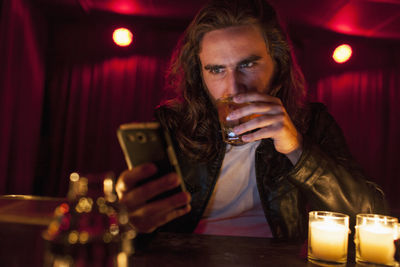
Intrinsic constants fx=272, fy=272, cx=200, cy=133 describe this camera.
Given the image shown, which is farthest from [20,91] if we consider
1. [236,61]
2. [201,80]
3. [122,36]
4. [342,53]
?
[342,53]

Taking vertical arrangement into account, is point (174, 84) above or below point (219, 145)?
above

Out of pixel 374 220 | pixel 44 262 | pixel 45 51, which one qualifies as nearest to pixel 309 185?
pixel 374 220

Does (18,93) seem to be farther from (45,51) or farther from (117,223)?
(117,223)

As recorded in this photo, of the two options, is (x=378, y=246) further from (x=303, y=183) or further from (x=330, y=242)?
(x=303, y=183)

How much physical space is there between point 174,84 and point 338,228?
54.9 inches

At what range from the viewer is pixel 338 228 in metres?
0.73

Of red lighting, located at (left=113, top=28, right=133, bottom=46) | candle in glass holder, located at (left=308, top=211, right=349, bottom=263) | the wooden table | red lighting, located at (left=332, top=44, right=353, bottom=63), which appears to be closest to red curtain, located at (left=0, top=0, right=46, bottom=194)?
red lighting, located at (left=113, top=28, right=133, bottom=46)

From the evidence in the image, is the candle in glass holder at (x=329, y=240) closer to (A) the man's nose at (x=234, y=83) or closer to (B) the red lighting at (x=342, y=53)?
(A) the man's nose at (x=234, y=83)

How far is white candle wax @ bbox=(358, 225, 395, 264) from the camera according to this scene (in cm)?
70

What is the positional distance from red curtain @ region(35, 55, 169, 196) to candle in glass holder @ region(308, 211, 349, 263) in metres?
3.69

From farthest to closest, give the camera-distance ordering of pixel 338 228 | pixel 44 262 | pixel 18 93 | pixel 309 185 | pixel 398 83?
1. pixel 398 83
2. pixel 18 93
3. pixel 309 185
4. pixel 338 228
5. pixel 44 262

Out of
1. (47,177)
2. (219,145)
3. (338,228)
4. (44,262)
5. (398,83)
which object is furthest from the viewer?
(398,83)

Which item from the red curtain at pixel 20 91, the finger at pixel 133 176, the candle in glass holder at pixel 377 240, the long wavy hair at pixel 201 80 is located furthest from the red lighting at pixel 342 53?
the finger at pixel 133 176

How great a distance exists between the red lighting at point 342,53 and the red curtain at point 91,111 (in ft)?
9.26
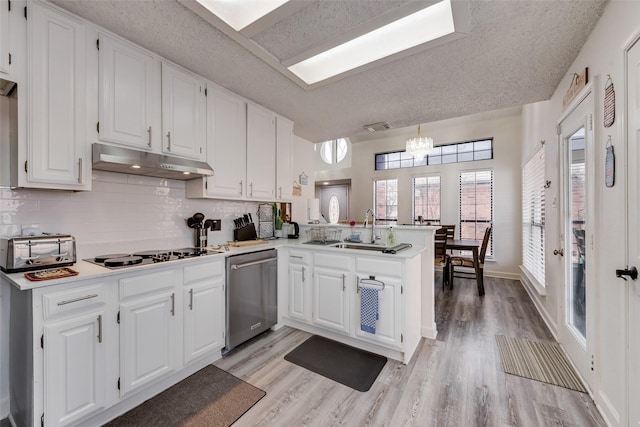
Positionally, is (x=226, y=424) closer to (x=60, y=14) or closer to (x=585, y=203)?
(x=60, y=14)

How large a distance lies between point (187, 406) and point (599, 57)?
360 cm

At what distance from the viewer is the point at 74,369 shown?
4.83 feet

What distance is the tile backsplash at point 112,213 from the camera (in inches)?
68.9

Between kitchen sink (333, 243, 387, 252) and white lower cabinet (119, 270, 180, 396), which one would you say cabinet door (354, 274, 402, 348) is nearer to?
kitchen sink (333, 243, 387, 252)

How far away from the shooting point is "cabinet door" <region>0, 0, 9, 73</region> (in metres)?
1.44

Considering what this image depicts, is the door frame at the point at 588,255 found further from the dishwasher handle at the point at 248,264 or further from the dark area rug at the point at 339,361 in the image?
the dishwasher handle at the point at 248,264

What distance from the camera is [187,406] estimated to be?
178 centimetres

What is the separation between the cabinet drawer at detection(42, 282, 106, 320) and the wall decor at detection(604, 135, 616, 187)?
311cm

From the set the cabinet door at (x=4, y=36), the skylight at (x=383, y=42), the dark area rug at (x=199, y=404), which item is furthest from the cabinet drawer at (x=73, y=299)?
the skylight at (x=383, y=42)

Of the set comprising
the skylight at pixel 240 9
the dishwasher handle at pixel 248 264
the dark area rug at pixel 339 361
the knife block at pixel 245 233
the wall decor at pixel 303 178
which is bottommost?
the dark area rug at pixel 339 361

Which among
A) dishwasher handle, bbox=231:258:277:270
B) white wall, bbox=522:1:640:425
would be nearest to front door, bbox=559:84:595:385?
white wall, bbox=522:1:640:425

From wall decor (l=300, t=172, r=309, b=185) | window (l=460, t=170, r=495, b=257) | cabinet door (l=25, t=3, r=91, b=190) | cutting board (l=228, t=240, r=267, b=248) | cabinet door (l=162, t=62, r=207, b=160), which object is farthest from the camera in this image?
window (l=460, t=170, r=495, b=257)

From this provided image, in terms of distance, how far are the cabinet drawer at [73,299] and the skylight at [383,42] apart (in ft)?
7.18

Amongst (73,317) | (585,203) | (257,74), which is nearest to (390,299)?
(585,203)
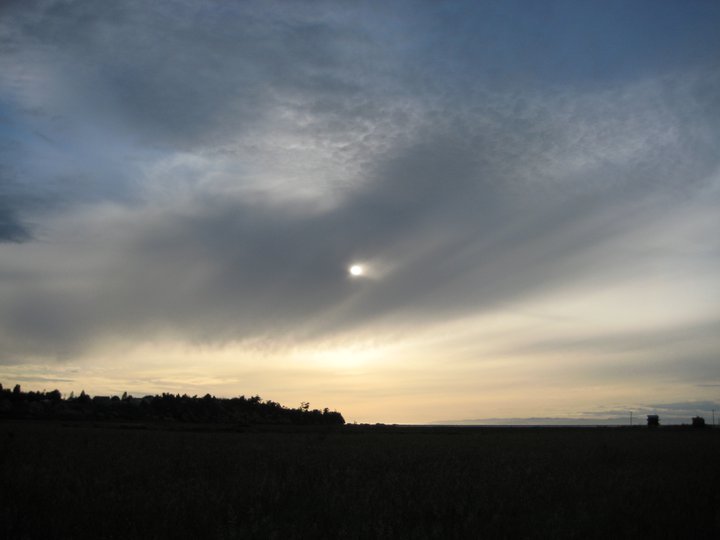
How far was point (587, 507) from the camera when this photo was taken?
43.2ft

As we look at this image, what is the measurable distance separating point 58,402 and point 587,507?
291ft

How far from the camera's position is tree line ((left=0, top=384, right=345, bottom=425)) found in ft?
250

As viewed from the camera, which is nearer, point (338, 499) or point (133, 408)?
point (338, 499)

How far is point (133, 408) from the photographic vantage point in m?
87.1

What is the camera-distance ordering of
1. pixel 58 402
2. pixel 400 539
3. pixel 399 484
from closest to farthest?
pixel 400 539
pixel 399 484
pixel 58 402

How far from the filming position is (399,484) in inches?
624

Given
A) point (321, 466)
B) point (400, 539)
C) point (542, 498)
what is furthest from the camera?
point (321, 466)

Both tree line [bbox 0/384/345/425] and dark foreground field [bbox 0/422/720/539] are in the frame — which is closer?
dark foreground field [bbox 0/422/720/539]

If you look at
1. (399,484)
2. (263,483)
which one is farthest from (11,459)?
(399,484)

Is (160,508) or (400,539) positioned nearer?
(400,539)

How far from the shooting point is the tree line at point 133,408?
250 ft

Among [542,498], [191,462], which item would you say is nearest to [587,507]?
[542,498]

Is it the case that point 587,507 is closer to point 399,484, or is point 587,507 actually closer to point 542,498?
point 542,498

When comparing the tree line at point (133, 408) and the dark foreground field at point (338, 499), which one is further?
the tree line at point (133, 408)
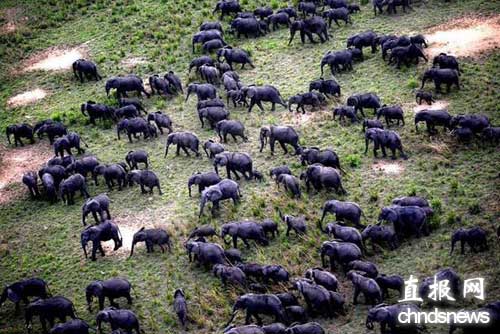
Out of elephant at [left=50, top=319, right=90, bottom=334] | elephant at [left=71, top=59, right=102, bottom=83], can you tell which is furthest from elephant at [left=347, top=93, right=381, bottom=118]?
elephant at [left=50, top=319, right=90, bottom=334]

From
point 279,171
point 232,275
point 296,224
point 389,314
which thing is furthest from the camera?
point 279,171

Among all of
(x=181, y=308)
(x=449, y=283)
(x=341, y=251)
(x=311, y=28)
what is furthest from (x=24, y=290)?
(x=311, y=28)

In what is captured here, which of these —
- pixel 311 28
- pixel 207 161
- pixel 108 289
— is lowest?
pixel 207 161

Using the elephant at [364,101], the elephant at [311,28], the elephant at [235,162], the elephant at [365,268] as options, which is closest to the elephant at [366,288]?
the elephant at [365,268]

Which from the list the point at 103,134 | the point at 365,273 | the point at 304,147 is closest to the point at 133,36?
the point at 103,134

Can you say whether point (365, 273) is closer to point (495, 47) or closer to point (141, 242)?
point (141, 242)

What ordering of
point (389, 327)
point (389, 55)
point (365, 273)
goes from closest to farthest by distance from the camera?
1. point (389, 327)
2. point (365, 273)
3. point (389, 55)

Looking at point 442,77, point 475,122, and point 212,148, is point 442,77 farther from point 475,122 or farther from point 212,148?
point 212,148
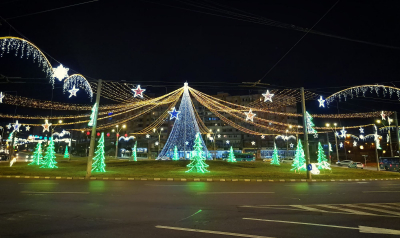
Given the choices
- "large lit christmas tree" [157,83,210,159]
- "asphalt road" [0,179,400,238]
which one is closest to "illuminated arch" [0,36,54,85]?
"asphalt road" [0,179,400,238]

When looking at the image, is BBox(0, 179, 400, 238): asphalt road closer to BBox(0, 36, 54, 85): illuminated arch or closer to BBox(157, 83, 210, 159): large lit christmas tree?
BBox(0, 36, 54, 85): illuminated arch

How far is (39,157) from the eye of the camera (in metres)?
32.8

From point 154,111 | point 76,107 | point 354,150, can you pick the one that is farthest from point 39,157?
point 354,150

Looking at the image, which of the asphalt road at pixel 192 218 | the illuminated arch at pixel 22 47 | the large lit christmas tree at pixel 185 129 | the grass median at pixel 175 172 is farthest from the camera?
the large lit christmas tree at pixel 185 129

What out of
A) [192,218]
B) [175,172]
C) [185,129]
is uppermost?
[185,129]

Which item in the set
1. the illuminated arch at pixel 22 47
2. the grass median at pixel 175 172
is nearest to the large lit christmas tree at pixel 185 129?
the grass median at pixel 175 172

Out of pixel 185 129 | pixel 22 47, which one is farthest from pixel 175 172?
pixel 22 47

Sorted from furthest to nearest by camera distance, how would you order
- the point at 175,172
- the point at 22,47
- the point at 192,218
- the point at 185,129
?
the point at 185,129
the point at 175,172
the point at 22,47
the point at 192,218

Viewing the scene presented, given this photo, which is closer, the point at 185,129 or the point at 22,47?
the point at 22,47

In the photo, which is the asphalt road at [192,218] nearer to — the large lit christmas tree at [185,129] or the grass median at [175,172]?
the grass median at [175,172]

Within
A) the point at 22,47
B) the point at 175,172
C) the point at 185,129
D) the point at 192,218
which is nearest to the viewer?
the point at 192,218

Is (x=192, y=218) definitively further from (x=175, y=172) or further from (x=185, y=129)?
(x=185, y=129)

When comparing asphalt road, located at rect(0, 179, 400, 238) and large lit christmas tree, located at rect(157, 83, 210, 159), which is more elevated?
large lit christmas tree, located at rect(157, 83, 210, 159)

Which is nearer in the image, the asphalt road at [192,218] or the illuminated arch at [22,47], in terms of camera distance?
the asphalt road at [192,218]
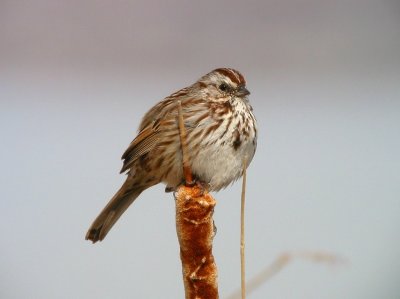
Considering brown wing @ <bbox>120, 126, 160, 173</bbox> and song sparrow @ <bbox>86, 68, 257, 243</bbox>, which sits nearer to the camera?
song sparrow @ <bbox>86, 68, 257, 243</bbox>

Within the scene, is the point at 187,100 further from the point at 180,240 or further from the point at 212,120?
the point at 180,240

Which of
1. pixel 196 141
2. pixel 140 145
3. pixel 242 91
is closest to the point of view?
pixel 196 141

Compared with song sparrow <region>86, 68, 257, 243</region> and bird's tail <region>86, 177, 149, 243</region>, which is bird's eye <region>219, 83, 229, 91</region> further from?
bird's tail <region>86, 177, 149, 243</region>

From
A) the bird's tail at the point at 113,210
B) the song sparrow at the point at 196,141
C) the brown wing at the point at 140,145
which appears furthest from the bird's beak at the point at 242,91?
the bird's tail at the point at 113,210

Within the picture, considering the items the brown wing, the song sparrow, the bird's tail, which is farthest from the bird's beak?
the bird's tail

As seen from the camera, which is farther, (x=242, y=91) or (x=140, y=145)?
(x=140, y=145)

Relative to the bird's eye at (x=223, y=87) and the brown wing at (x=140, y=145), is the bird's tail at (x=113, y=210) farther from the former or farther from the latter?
the bird's eye at (x=223, y=87)

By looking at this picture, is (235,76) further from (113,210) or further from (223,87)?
(113,210)

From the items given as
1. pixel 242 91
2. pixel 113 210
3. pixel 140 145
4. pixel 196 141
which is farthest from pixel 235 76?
pixel 113 210
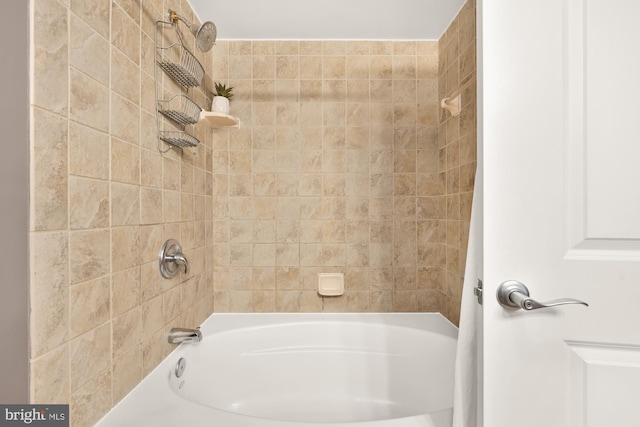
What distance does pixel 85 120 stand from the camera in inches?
33.5

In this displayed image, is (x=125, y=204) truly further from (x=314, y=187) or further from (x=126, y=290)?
(x=314, y=187)

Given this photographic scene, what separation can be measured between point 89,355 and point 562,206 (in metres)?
1.25

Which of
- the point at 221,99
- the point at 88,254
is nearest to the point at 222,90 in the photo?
the point at 221,99

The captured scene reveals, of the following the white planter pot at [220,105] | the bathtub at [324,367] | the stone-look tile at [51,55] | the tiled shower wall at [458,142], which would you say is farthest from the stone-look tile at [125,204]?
the tiled shower wall at [458,142]

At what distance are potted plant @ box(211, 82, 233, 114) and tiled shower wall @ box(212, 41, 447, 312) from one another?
7cm

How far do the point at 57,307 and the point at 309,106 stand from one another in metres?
1.56

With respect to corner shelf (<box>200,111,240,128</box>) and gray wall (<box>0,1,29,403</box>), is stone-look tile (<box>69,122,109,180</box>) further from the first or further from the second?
corner shelf (<box>200,111,240,128</box>)

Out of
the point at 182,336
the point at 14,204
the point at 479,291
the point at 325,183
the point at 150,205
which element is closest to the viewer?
the point at 14,204

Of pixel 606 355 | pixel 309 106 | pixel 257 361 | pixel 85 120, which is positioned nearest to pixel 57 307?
pixel 85 120

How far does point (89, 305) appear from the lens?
0.85 meters

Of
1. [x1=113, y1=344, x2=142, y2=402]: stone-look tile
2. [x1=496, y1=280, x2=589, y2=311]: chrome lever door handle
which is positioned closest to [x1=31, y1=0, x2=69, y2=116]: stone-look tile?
[x1=113, y1=344, x2=142, y2=402]: stone-look tile

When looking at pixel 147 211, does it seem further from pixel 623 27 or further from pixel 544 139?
pixel 623 27

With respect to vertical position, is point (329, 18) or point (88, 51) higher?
point (329, 18)

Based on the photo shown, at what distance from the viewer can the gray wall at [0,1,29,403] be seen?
0.65m
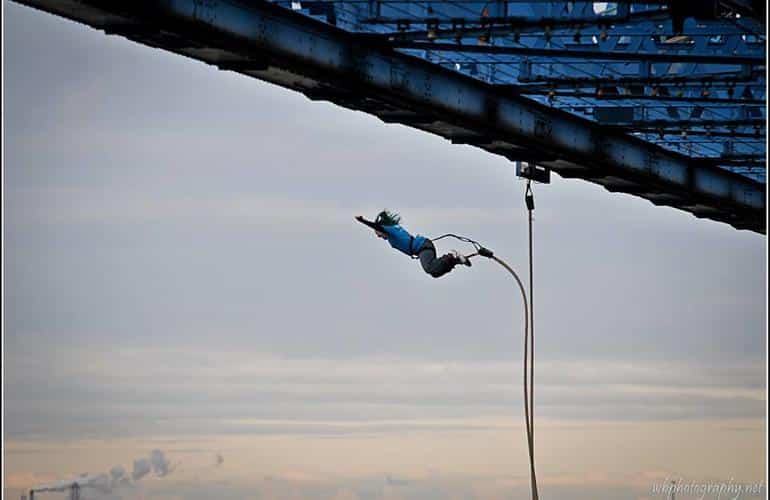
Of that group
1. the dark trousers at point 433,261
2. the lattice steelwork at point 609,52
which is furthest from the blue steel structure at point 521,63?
the dark trousers at point 433,261

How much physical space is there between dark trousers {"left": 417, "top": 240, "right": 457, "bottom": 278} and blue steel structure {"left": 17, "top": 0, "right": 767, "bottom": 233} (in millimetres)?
3120

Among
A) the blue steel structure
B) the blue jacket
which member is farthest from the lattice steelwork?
the blue jacket

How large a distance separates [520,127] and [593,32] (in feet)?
19.0

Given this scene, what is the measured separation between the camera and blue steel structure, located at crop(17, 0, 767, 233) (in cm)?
3072

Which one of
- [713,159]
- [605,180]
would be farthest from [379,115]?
[713,159]

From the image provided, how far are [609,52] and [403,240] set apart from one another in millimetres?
5263

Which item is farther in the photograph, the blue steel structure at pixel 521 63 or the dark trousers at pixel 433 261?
the dark trousers at pixel 433 261

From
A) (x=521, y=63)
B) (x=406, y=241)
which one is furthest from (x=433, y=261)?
(x=521, y=63)

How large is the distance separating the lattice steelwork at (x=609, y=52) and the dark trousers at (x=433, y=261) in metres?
3.54

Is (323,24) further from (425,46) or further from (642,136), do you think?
(642,136)

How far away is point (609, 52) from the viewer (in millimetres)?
35344

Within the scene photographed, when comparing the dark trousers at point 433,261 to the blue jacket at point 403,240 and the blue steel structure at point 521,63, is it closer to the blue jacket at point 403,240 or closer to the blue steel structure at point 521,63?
the blue jacket at point 403,240

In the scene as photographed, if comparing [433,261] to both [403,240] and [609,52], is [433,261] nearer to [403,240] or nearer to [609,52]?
[403,240]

**THE EXERCISE:** Rewrite the data from the line containing "From the image" through the end of the data, renaming "blue steel structure" as "blue steel framework" and leaving everything else unchanged.

**WRITTEN SOLUTION:**
From the image provided, how far are [609,52] and [403,240] set apart from one another in millimetres?
5263

Which item is farther in the photograph, the blue steel framework at pixel 521 63 or the dark trousers at pixel 433 261?
the dark trousers at pixel 433 261

From
A) (x=521, y=63)
B) (x=406, y=241)
which one is furthest from (x=433, y=261)?
(x=521, y=63)

How large is the distance separating the lattice steelwork at (x=609, y=52) and the dark trousers at (x=433, y=261) in metres?
3.54

Is (323,24) further from (425,46) or further from (642,136), do you think?
(642,136)

How far away is point (609, 52) from the viewer (in millimetres)?
35344

Within the scene photographed, when comparing the dark trousers at point 433,261 to the blue jacket at point 403,240 and the blue steel framework at point 521,63, is it closer to the blue jacket at point 403,240 or closer to the blue steel framework at point 521,63?
the blue jacket at point 403,240

In the scene as photographed, if comparing [433,261] to both [403,240] and [609,52], is [433,261] nearer to [403,240] or nearer to [609,52]?
[403,240]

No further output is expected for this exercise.